The idea of “Web 2.0” gained traction after technology publisher Tim O’Reilly popularized the term in 2004.
Later on, social media platforms like Facebook, YouTube, Twitter, and Instagram and the growth of mobile apps led to unparalleled connectivity, albeit through distinct platforms. These platforms are known as walled gardens because their parent companies heavily regulate what users are able to do and there is no information exchange between competing services.
Tech companies like Amazon, Google, and Apple are deeply embedded into every facet of our lives, from how we store and pay for our content to the personal data we offer (sometimes without our knowledge) to use their wares.
Web3 vs. Web 3.0
This brings us to the next phase of the internet, in which many wish to wrest back control from the entities that have come to hegemonize it.
The terms Web3 and Web 3.0 are often used interchangeably, but they are different concepts.
Web3 is the move towards a decentralized internet built on blockchain. Web 3.0, on the other hand, traces back to Berners-Lee’s original vision for the Internet as a collection of websites linking everything together at the data level.

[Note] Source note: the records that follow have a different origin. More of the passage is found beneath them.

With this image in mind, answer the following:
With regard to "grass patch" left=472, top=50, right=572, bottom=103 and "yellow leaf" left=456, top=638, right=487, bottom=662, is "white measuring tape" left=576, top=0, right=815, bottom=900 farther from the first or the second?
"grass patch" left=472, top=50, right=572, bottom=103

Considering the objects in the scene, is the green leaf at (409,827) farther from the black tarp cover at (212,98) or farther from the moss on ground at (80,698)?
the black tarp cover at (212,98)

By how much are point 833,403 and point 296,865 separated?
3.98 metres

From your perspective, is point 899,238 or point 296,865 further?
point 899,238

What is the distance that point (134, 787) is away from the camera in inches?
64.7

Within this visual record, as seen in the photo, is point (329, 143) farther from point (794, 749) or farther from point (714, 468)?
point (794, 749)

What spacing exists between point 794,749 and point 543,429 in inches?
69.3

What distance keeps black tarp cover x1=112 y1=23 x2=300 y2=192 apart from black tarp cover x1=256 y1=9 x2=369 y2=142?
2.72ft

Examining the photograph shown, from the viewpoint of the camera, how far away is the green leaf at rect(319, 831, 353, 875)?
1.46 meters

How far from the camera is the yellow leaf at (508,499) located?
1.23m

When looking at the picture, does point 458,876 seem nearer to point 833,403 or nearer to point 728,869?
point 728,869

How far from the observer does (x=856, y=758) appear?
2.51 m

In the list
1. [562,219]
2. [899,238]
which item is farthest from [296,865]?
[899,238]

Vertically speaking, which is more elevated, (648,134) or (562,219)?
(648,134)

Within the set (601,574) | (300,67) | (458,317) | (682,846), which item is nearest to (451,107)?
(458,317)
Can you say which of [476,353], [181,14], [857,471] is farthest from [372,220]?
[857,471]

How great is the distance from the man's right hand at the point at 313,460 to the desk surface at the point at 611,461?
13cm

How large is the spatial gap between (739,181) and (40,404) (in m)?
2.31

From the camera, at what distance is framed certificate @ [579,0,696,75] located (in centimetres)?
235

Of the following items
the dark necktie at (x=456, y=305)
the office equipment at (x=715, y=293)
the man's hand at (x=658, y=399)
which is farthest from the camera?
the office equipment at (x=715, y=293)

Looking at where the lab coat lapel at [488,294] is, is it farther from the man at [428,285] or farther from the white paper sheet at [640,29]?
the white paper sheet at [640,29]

Our current internet can be thought of as a gigantic document depot. Computers are capable of retrieving information for us when we ask them to, but they aren’t capable of understanding the deeper meaning behind our requests.
In a Web 3.0 world, users would be able to link personal information across social media platforms. Image: Unsplash/Adem AY
Information is also siloed into separate servers. Advances in programming, natural language processing, machine learning, and artificial intelligence would allow computers to discern and process information in a more “human” way, leading to more efficient and effective content discovery, data sharing, and analysis. This is known as the “semantic web” or the “read-write-execute” web.
In Berners-Lee’s Web 3.0 world, information would be stored in databases called Solid Pods, which would be owned by individual users. While this is a more centralized approach than Web3’s use of blockchain, it would allow data to be changed more quickly because it wouldn’t be distributed over multiple places.
It would allow, for example, a user’s social media profiles to be linked so that updating the personal information on one would automatically update the rest.
The next era of the internet
Web3 and Web 3.0 are often mixed up because the next era of the internet will likely feature elements of both movements — semantic web applications, linked data and a blockchain economy. It’s not hard to see why there is significant investment happening in this space.
But we’re just seeing the tip of the iceberg when it comes to the logistical issues and legal implications. Governments need to develop new regulations for everything from digital asset sales taxation to consumer protections to the complex privacy and piracy concerns of linked data.
There are also critics who argue that Web3, in particular, is merely a contradictory rebranding of cryptocurrency that will not democratize the internet. While it’s clear we’ve arrived at the doorstep of a new internet era, it’s really anyone’s guess as to what happens when we walk through that door.